Le questionnaire adapté a obtenu une satisfaction acceptable aux trois critères de qualité pour satisfaire les besoins des enseignants et des parents. Il est souhaitable que cette première expérience ait des suites afin d’accéder à une connaissance beaucoup plus complète et précise des impacts de cet outil sur les enseignants des classes d’intégration et sur les élèves en difficulté dont ils ont la responsabilité. Afin de lui attribuer une portée réelle et effective au niveau des pratiques des professionnels du monde de l’éducation et des parents au Maroc, un travail préalable d’information, de sensibilisation et de formation doit être fait.

Les résultats montrent que cet outil d’évaluation peut aider les parents et les enseignants à mieux vivre l’expérience d’intégration. Ils permettent ainsi de constater que plus les enseignants se sentent outillés, plus ils se perçoivent comme des intervenants efficaces et plus ils deviennent sûrs d’eux-mêmes. Ils abandonnent leurs préjugés et modifient leur perception envers les élèves qui ont un retard mental.

Conclusion

En guise de conclusion, l’adaptation est une étape très importante avant d’entamer une validation scientifique qui ne pourra se réaliser dans le cadre de ce travail de DEA (Diplôme d’Études Approfondies) en psychologie. En effet l’utilisation d’une épreuve ou d’un test requiert la connaissance de ses fondements théoriques et ses qualités métrologiques. Il faut savoir s’il mesure bien ce qu’il prétend mesurer (validité), s’il mesure toujours de la même façon (fidélité), s’il permet de différencier les individus (sensibilité) et s’il dispose d’un étalonnage suffisant et représentatif.

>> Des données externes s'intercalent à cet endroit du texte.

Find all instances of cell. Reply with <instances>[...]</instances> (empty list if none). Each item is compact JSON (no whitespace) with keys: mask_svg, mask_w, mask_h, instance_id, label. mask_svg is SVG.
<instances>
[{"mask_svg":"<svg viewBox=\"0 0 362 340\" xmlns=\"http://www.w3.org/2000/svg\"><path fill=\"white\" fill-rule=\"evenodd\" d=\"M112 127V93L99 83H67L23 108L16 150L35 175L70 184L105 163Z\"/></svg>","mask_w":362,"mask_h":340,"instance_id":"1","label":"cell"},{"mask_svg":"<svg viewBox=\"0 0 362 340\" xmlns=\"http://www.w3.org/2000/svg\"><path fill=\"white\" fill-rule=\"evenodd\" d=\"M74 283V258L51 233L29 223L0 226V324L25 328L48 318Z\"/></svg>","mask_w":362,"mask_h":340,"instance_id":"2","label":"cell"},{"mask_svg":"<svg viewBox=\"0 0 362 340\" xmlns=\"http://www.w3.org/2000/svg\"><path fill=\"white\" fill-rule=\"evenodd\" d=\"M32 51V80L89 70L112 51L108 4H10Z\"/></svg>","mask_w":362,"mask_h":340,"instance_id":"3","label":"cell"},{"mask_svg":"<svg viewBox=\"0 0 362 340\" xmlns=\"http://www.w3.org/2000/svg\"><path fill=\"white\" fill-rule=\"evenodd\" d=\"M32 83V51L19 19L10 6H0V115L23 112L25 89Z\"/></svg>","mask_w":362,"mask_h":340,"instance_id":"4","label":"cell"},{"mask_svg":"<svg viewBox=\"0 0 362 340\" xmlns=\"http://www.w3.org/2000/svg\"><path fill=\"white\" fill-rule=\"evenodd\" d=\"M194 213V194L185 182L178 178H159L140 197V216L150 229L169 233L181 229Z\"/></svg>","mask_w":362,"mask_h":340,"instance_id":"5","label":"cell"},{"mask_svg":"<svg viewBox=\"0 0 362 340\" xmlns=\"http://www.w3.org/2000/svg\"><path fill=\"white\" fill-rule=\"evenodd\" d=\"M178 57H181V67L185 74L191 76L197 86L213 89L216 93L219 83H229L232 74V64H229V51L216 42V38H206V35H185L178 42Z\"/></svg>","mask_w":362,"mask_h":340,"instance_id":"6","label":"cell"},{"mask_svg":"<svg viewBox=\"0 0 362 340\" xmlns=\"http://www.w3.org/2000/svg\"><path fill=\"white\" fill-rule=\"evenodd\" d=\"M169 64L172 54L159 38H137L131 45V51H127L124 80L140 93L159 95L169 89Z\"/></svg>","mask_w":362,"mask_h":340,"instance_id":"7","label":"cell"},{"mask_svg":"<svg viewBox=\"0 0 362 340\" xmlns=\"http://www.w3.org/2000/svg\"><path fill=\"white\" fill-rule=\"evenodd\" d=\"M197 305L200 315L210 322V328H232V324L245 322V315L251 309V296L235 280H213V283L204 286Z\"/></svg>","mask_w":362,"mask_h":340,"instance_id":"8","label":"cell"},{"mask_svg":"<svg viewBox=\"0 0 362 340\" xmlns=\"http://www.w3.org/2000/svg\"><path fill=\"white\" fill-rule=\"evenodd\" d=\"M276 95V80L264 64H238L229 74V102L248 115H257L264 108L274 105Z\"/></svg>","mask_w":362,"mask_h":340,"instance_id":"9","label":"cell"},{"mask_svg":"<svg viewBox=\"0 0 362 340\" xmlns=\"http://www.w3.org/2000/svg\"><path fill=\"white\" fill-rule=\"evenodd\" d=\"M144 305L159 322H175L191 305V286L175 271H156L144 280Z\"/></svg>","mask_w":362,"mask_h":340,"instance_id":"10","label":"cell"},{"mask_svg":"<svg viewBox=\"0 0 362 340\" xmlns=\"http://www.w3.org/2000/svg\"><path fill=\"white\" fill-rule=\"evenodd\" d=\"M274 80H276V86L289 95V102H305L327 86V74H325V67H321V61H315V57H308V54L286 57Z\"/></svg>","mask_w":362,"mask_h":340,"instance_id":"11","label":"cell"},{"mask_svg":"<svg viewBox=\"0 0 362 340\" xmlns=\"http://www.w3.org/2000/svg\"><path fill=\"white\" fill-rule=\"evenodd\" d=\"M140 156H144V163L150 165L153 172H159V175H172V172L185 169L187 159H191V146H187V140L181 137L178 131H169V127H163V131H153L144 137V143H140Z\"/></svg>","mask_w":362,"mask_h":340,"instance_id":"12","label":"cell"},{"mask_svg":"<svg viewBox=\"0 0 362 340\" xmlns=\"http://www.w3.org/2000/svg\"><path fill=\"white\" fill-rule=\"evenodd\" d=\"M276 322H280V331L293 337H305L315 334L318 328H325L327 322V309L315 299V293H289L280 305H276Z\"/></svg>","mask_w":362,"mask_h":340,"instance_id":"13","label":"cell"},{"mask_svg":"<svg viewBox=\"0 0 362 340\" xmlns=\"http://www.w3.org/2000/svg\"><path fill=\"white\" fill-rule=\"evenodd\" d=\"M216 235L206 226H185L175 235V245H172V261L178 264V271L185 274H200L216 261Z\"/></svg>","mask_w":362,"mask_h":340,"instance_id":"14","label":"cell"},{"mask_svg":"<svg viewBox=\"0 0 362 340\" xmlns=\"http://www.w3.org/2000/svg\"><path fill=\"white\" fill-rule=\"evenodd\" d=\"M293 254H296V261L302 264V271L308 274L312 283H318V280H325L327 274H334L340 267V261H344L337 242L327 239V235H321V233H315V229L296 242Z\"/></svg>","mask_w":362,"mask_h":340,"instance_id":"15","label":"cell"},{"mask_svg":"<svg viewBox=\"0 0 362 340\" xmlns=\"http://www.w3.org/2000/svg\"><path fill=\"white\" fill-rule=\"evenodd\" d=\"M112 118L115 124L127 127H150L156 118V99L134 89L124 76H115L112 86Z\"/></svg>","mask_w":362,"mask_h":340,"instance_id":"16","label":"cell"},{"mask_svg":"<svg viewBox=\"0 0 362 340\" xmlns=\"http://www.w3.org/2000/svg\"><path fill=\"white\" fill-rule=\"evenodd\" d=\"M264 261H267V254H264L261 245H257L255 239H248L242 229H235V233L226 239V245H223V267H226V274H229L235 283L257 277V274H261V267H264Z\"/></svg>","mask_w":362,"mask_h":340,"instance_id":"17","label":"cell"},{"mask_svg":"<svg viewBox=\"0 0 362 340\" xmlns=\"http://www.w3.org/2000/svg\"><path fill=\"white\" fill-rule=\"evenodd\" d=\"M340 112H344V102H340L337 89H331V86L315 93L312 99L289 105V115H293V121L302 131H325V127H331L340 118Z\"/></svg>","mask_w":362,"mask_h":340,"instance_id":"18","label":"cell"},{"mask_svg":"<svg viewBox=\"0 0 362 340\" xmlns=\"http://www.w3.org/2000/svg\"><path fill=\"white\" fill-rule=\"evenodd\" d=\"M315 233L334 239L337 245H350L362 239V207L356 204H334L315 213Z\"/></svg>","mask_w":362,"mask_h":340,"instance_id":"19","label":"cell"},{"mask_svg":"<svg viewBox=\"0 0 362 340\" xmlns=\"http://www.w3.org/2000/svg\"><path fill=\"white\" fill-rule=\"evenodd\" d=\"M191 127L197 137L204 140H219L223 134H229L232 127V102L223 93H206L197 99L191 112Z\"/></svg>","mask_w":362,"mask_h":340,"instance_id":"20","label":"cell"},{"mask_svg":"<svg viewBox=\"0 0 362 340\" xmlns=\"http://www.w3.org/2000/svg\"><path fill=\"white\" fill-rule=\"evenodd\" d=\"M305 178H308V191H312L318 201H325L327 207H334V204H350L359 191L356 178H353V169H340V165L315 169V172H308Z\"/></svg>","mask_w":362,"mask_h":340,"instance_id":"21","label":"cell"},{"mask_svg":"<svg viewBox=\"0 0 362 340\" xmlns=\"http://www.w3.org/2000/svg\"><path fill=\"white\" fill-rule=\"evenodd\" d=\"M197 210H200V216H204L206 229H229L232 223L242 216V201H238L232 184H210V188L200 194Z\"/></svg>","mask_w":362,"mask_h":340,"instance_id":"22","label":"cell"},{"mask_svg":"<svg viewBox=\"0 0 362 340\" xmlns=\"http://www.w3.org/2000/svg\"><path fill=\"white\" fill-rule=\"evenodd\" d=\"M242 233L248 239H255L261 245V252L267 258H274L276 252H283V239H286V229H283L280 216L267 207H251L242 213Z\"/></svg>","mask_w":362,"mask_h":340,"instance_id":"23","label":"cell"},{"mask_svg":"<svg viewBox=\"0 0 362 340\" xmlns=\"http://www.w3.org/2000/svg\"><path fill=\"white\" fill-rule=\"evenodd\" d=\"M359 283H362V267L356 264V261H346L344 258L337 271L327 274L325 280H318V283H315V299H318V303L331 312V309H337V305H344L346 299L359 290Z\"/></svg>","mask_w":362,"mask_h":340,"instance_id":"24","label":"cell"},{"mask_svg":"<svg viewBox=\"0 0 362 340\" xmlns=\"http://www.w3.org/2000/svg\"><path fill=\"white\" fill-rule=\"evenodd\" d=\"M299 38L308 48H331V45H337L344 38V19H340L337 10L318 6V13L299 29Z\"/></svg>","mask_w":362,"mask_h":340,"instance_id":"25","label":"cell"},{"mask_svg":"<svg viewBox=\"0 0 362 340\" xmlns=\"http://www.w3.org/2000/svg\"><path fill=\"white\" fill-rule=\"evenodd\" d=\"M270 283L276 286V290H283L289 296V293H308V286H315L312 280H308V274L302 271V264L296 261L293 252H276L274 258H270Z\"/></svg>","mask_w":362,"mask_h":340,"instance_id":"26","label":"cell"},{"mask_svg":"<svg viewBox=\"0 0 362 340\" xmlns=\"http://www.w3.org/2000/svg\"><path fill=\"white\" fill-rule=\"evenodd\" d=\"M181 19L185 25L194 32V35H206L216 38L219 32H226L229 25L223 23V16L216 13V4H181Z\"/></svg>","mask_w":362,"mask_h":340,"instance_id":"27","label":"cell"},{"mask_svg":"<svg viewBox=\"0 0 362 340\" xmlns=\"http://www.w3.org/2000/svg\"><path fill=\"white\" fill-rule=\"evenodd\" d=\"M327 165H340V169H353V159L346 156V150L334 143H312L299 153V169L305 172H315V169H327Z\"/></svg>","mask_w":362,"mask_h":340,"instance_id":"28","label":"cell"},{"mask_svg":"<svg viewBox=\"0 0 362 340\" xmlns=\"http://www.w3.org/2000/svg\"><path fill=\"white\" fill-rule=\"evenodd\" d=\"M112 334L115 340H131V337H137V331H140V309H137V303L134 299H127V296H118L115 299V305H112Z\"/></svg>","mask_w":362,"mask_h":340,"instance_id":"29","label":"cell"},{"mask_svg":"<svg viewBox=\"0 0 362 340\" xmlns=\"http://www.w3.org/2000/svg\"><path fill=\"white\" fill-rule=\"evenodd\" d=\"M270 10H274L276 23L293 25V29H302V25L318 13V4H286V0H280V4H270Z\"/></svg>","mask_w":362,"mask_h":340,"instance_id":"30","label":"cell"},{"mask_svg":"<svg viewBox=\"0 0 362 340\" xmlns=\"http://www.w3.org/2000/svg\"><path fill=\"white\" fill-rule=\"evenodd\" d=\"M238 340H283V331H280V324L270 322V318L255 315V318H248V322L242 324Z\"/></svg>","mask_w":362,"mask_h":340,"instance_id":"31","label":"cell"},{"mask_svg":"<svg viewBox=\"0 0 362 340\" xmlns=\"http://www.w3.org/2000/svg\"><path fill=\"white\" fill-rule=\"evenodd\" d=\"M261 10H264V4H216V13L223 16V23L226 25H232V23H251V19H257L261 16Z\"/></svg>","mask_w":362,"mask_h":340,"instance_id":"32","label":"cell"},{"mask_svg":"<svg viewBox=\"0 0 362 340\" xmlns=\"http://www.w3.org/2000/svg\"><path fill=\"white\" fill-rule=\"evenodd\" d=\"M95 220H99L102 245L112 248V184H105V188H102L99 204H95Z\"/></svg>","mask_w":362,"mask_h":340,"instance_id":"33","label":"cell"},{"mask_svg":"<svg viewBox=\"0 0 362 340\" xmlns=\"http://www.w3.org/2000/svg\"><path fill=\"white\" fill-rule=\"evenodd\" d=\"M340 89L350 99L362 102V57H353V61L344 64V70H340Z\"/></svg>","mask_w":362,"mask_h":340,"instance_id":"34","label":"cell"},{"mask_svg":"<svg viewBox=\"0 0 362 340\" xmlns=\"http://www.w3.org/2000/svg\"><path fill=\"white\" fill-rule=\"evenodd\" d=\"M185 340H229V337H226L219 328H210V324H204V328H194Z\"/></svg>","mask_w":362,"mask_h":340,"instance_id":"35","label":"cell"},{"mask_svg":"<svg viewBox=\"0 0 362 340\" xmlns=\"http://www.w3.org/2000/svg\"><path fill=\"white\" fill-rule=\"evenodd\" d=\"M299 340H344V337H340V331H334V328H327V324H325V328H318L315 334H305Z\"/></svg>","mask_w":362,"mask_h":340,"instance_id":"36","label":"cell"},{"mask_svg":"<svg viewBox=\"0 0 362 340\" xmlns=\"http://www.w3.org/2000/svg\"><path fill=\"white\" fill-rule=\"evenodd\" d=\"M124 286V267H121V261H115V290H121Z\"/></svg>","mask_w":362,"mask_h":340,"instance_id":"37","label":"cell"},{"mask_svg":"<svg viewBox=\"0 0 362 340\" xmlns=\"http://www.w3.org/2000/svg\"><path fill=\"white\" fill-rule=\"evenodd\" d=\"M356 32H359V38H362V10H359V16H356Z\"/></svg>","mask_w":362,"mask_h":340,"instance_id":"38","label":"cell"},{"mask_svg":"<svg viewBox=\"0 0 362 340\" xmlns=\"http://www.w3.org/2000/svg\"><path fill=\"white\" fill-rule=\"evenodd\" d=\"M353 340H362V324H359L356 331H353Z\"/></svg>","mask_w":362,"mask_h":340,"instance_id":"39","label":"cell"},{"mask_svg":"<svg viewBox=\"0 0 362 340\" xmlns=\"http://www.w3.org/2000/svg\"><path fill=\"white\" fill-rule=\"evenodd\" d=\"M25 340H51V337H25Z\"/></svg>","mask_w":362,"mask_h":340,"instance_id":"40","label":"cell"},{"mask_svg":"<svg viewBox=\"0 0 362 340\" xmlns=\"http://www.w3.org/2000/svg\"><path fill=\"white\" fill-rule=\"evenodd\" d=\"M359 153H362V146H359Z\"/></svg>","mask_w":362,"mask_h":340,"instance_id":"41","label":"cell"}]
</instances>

Cette validation scientifique fera l’objet d’un grand projet de recherche qui permettra d’établir des normes pour l’Échelle québécoise de comportements adaptatifs — version scolaire en Arabe. D’ici là, nous poursuivrons dans d’autres régions du Maroc le travail de validation sociale entrepris avec les enseignants et les parents de la région de Meknès.